— start of Reading text —

One can define a quantum mechanical measure of the state revival when an imperfect time-reversal evolution is applied to a quantum system. We will illustrate this with an example of a spin system. Suppose that an initial quantum state \(|\psi \rangle \) evolves during a time t under a Hamiltonian \(H_0\) into the final state \(|\psi (t)\rangle \). The two states define macroscopic states (Q-functions) \(P(\Omega ,0)=|\langle \Omega | \psi \rangle |^2\) and \(P(\Omega ,t)=|\langle \Omega | \psi (t) \rangle |^2\), respectively. Any attempt to reverse the evolution and arrive back at the initial macroscopic state will result in an application of a perturbed, slightly different Hamiltonian \(\hat{H}=\hat{H}_0+\hat{V}\) with perturbation \(\hat{V}\). Perfect recovery of macroscopic state could be achieved only if one could have a perfect control over \(\hat{H}\). FAAP, however, such a control is impossible.

As a measure of reversibility of macroscopic states we use the scalar product

$$\begin{aligned} ({\mathbf P},{\mathbf Q}) =\iint d\Omega \sqrt{P(\Omega ,0)Q(\Omega ,t)} \end{aligned}$$

(6)

between the probability distribution \(P(\Omega ,0)= |\langle \Omega |\psi \rangle |^2\) of finding initially the system in a macroscopic “phase point” \(\Omega \) and the probability distribution

$$\begin{aligned} Q(\Omega ,t)= |\langle \Omega |e^{\frac{i\hat{H}t}{\hbar }}e^{\frac{-i\hat{H}_0t}{\hbar }}|\psi \rangle |^2 \end{aligned}$$

(7)

of finding it there after a combined evolution: forward evolution in duration of t under the Hamiltonian \(\hat{H}_0\) and then backward evolution in duration of t under \(-\hat{H}\). The combined evolution embodies the notion of time-reversal. If for some \(t > 0\), one has \(({\mathbf P},{\mathbf Q}) \approx 1\), the evolution is reversed at the macroscopic level. (Note that the reversed quantum state \(e^{\frac{i\hat{H}t}{\hbar }}e^{\frac{-i\hat{H}_0t}{\hbar }}|\psi \rangle \) does not need to be identical to the initial one \(|\psi \rangle \) to have reversibility at the macroscopic level. It is only important that they approximately correspond to the same macroscopic state.)

— end of Reading text —

#### List of tasks
1) What kind of system does the time-reversal passage use as its illustrating example?
2) Please extract the time-reversal passage from "of finding it" to "same macroscopic state.)".
The listing after this has nothing to do with the time-reversal passage.

— start of Raw data —

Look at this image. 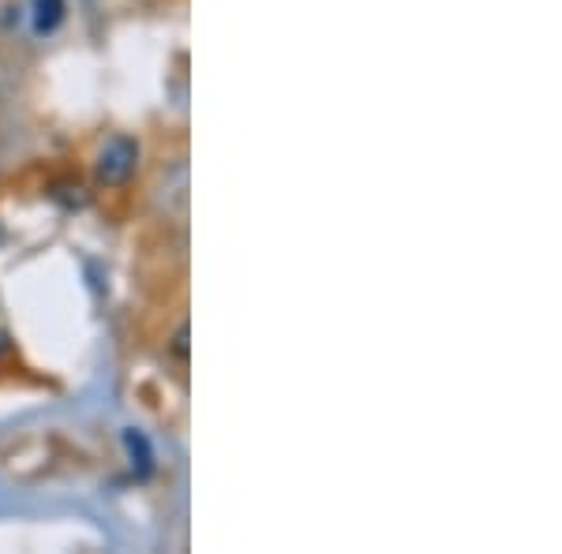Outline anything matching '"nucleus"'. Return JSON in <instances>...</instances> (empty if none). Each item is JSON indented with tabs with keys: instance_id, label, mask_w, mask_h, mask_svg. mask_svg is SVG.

— end of Raw data —

#### Answers
1) A spin system.

2)
of finding it there after a combined evolution: forward evolution in duration of t under the Hamiltonian \(\hat{H}_0\) and then backward evolution in duration of t under \(-\hat{H}\). The combined evolution embodies the notion of time-reversal. If for some \(t > 0\), one has \(({\mathbf P},{\mathbf Q}) \approx 1\), the evolution is reversed at the macroscopic level. (Note that the reversed quantum state \(e^{\frac{i\hat{H}t}{\hbar }}e^{\frac{-i\hat{H}_0t}{\hbar }}|\psi \rangle \) does not need to be identical to the initial one \(|\psi \rangle \) to have reversibility at the macroscopic level. It is only important that they approximately correspond to the same macroscopic state.)